# Smooth over painted block wall



## karma_carpentry (Aug 7, 2005)

Hi... I'm remodeling two condos. One of them has a lot of block wall that's been painted. I want to smooth out the wall to get rid of the 'institutional' feeling. (See the picture.)

I've been learning about parging. I have parged before, on an exterior foundation wall, but nothing interior. My thought was maybe to first rough up the existing paint and maybe use a BondKote or "liquid sander" something to give it tooth, then parge on a fine mortar, and then plaster it up.

But then I thought maybe some sort of faux Venetian plaster paint product would work alright, even if it takes two coats. Or maybe is there some basecoat thick paint-type product that would take up the dimples and fill the joints?

In most cases like a basement finish job, I would fur out the walls with 1 1/2" and put in rigid insulation, but in this case there are baseboard heaters and receptacles and intersections with door and windows, and it would be a heck of a job more than it's worth.

So I am turning to you wall finishing experts for some opinions. Help appreciated. Thanks.
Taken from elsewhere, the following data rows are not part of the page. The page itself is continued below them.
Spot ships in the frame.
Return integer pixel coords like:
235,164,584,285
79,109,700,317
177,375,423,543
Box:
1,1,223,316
PS - Yes, I know there are crack in the block wall. The building has structural problems but the location is excellent, even in this market, it will sell for a pretty penny with some basic TLC. I'm not looking for magic, but just to cover up the cracks for a while. Someone in the 70s put up this building without any concern except for saving a penny, and I can't fix the world in a day, just make my dollar and help the current owner.


----------



## ProWallGuy (Oct 17, 2003)

Check out Flexi-Wall products. Paperhangers use this stuff to smooth over cinder block to hang new wallcoverings. Can be painted also.


----------



## BKFranks (Feb 19, 2008)

I'd have the stucco/plaster guys skim coat the wall. You'd probably have to sandblast the wall first to get the paint off. They could put a smooth finish just like a smooth stucco finish on the outside of a house. I've had them cover over a red brick fireplace and one house last year they did a shower and bathtub surround for an industrial look.


----------



## plazaman (Apr 17, 2005)

Lath and a 1 coat stucco job?


----------



## Frankawitz (Jun 17, 2006)

Metal lath then scratch coat and then sand finish coat or smooth plaster finish depending on the look you want.


www.frankawitz.net


----------



## karma_carpentry (Aug 7, 2005)

Thanks for the advice, fellows. What I ended up doing was a basecoat of Structo-lite and and veneer plaster over it.

I was nervous about adhesion, so I tested a small section first, and the Structolite stuck very well. The blocks are rough enough, even with the paint, for good keying in.

I'm not a great plasterer, so after the plaster, I knifed in joint compound and sanded down smooth, to fill the holidays from my plaster job.

I probably should have called in a plasterer, but it was not bad work, and I enjoyed it mostly.


----------